◆ DOCUMENT SEGMENT ◆
⟨
Early intervention in anorexia nervosa could dramatically improve treatment outcomes, yet clinicians currently lack reliable biological tools to identify at-risk individuals or predict treatment response. This represents a critical gap in managing a disorder with one of the highest mortality rates among psychiatric conditions.

A comprehensive consensus review by the World Federation of Societies of Biological Psychiatry identified multiple biological markers associated with anorexia nervosa across clinical, molecular, cellular, neuroimaging, and neurophysiological domains. These include genetic and epigenetic factors, hormonal disruptions, immune system alterations, metabolic signatures, brain structural changes, and cardiac parameters. Some clinical and laboratory measures already serve as risk indicators in current practice, while molecular markers are advancing understanding of the disorder's underlying biological mechanisms and physical health consequences.
⟩
◆ RECORD SET ◆
⟨
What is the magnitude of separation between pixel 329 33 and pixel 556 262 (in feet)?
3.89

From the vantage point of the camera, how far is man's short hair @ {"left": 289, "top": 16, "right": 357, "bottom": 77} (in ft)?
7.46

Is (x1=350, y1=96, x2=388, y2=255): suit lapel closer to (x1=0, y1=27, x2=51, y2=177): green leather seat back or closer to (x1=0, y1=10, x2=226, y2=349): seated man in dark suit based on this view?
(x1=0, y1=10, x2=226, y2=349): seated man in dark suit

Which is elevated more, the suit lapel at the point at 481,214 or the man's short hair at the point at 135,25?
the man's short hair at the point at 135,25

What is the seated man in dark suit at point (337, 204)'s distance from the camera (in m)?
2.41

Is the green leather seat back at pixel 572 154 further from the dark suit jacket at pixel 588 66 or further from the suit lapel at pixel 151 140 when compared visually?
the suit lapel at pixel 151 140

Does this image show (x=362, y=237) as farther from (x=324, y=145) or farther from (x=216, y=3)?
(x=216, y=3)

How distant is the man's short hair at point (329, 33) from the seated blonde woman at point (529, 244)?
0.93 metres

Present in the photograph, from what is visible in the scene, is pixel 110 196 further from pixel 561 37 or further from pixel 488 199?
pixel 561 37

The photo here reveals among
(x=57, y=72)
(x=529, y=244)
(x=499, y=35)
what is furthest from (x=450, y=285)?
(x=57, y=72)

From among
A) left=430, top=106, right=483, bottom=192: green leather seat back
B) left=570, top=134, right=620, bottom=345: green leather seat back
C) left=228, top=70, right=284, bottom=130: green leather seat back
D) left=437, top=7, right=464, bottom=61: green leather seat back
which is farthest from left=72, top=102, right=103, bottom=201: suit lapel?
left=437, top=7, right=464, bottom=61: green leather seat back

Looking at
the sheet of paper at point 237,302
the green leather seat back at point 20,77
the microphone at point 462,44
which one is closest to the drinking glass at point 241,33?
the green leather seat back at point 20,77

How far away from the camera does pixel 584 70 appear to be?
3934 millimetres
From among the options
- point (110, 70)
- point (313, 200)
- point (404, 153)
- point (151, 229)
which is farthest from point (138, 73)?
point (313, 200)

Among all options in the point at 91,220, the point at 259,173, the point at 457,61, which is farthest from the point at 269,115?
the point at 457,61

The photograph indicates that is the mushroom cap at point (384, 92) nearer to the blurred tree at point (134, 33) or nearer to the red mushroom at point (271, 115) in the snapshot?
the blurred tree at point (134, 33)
⟩
⟨
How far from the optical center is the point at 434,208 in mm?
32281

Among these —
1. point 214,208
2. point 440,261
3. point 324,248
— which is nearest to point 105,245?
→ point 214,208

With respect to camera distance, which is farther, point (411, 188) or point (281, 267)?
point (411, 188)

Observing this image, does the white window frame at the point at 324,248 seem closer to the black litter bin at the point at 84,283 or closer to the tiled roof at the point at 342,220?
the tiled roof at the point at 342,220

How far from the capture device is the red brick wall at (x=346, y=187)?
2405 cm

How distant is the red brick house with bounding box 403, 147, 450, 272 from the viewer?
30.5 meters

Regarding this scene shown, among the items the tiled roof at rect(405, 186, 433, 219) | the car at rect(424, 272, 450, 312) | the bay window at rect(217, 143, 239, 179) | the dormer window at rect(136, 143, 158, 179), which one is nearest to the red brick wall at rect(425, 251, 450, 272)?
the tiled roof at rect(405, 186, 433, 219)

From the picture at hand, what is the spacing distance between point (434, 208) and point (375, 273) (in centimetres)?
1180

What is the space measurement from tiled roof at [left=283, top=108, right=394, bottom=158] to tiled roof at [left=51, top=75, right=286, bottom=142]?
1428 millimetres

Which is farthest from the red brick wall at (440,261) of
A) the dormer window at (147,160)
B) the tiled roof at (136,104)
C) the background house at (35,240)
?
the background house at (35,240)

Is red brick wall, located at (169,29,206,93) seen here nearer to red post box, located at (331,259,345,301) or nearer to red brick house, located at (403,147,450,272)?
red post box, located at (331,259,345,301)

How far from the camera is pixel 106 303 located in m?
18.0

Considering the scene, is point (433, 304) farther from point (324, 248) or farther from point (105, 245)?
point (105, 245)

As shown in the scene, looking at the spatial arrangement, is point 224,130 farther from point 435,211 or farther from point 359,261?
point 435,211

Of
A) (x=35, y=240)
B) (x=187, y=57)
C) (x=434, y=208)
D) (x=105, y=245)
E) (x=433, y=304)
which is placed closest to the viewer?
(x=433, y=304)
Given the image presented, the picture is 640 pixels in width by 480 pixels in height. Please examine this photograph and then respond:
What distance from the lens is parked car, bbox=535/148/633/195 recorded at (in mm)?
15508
⟩
◆ WHAT TO DO ◆
(1) Reproduce the anorexia nervosa passage word for word, from "A comprehensive consensus" up to and including "physical health consequences.".
(2) Continue the passage on biological markers in anorexia nervosa, picking up after its final sentence.

◆ YOUR RESPONSES ◆
(1)
A comprehensive consensus review by the World Federation of Societies of Biological Psychiatry identified multiple biological markers associated with anorexia nervosa across clinical, molecular, cellular, neuroimaging, and neurophysiological domains. These include genetic and epigenetic factors, hormonal disruptions, immune system alterations, metabolic signatures, brain structural changes, and cardiac parameters. Some clinical and laboratory measures already serve as risk indicators in current practice, while molecular markers are advancing understanding of the disorder's underlying biological mechanisms and physical health consequences.

(2)
This systematic cataloguing represents important progress toward precision medicine approaches for eating disorders. However, the clinical utility remains constrained by significant methodological limitations. Most existing research relies on group-level comparisons rather than individual diagnostic accuracy studies. The field lacks crucial data on sensitivity, specificity, and prognostic value—the statistical measures necessary to translate research findings into reliable clinical tools. Without these validation studies, even promising biomarkers cannot yet guide treatment decisions or screening protocols. The consensus highlights this as a priority research direction, suggesting that while biological markers may eventually enable targeted early intervention and overcome treatment resistance, substantial additional work is needed to establish their practical clinical value for individual patients.